** Directive **
Swap "work trousers" for "denim overalls" in the listing, covering everything from the line containing "In the list" down to the end, and write out only those lines with nothing else altered.

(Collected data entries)
╭──

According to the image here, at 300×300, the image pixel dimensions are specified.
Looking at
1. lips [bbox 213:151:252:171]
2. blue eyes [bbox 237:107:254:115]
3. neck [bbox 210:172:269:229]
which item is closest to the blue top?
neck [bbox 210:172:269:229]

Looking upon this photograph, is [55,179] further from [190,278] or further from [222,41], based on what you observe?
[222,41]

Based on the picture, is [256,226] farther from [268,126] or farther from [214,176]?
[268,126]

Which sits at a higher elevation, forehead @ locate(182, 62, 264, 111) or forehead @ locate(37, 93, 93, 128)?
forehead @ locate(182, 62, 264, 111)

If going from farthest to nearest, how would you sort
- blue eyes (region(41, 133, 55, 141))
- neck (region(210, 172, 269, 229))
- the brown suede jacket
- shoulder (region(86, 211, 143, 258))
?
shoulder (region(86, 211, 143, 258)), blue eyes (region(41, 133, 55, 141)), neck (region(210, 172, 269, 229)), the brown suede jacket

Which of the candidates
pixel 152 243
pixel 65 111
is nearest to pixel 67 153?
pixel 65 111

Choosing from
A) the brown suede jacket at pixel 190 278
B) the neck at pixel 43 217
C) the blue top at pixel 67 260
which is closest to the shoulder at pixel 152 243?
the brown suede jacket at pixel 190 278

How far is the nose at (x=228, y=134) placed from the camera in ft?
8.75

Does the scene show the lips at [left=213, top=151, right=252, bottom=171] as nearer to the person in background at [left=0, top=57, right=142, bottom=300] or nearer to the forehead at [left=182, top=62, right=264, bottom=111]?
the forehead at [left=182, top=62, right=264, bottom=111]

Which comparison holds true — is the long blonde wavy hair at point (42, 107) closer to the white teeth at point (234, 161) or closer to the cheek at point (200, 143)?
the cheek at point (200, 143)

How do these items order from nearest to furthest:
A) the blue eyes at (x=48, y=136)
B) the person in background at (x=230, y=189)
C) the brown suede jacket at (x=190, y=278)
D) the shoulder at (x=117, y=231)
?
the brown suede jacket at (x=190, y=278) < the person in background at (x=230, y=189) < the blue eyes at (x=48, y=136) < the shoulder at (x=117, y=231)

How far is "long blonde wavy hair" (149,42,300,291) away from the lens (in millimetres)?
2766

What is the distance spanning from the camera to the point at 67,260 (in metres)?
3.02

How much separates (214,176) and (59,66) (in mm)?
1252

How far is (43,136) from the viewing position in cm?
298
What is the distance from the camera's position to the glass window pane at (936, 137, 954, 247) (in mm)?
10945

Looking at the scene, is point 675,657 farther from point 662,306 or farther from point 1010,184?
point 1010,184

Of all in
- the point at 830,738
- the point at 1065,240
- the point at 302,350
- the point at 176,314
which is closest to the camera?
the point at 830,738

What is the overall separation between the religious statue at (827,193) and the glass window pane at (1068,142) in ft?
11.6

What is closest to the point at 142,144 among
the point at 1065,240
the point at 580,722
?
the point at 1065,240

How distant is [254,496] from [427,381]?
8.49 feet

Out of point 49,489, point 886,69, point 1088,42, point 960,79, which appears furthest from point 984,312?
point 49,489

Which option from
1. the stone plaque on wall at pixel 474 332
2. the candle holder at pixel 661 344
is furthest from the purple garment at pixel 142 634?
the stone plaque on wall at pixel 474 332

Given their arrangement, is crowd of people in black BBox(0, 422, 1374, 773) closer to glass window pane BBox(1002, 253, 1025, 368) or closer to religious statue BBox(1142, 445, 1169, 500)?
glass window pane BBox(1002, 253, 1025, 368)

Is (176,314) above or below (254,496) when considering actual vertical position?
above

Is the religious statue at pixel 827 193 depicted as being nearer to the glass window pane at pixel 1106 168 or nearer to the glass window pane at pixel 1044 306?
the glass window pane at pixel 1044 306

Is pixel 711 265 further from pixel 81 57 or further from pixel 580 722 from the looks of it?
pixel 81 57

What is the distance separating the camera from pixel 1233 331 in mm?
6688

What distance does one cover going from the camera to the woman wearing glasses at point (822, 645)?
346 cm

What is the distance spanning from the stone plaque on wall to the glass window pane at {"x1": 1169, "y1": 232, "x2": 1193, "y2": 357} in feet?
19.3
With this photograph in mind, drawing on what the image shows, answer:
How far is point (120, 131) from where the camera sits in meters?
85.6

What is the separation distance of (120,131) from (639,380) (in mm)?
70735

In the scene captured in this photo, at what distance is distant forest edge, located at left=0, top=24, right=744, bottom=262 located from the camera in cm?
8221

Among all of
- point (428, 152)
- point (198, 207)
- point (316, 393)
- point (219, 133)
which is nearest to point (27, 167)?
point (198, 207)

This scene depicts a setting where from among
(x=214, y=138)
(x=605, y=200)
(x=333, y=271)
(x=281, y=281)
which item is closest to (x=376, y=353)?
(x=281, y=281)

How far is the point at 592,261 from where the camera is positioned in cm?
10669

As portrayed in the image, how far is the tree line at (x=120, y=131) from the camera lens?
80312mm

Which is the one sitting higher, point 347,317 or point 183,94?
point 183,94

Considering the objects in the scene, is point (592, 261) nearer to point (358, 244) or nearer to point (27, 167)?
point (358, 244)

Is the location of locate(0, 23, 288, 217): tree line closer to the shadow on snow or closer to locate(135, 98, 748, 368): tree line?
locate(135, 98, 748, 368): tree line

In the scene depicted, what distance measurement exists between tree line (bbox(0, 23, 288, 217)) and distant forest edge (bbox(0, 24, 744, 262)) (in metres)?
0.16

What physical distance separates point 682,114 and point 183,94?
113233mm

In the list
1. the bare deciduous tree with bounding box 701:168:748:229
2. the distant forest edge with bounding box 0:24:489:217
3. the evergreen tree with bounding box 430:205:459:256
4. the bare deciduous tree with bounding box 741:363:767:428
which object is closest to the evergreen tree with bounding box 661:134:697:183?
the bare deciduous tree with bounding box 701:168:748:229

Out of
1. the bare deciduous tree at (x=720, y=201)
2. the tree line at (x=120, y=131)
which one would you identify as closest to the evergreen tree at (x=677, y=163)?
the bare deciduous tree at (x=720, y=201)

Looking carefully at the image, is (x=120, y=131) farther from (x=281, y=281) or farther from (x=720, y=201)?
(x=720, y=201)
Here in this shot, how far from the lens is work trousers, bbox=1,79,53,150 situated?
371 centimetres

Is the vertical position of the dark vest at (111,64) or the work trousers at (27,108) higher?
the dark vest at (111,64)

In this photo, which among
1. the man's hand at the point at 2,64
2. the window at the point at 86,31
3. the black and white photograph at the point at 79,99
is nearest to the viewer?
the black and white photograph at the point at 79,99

╰──

** Full output **
In the list
1. the bare deciduous tree with bounding box 701:168:748:229
2. the distant forest edge with bounding box 0:24:489:217
3. the evergreen tree with bounding box 430:205:459:256
4. the bare deciduous tree with bounding box 741:363:767:428
which object is closest to the evergreen tree with bounding box 661:134:697:183?
the bare deciduous tree with bounding box 701:168:748:229

Out of
1. the bare deciduous tree at (x=720, y=201)
2. the tree line at (x=120, y=131)
which one would you identify as closest to the evergreen tree at (x=677, y=163)?
the bare deciduous tree at (x=720, y=201)

Looking carefully at the image, is (x=120, y=131) farther from (x=281, y=281) or farther from (x=720, y=201)?
(x=720, y=201)
Here in this shot, how far from the lens is denim overalls, bbox=1,79,53,150 situated?
371 centimetres

Is the vertical position of the dark vest at (111,64) or the denim overalls at (27,108) higher?
the dark vest at (111,64)

In this photo, which among
1. the man's hand at the point at 2,64
2. the window at the point at 86,31
3. the black and white photograph at the point at 79,99
is nearest to the viewer?
the black and white photograph at the point at 79,99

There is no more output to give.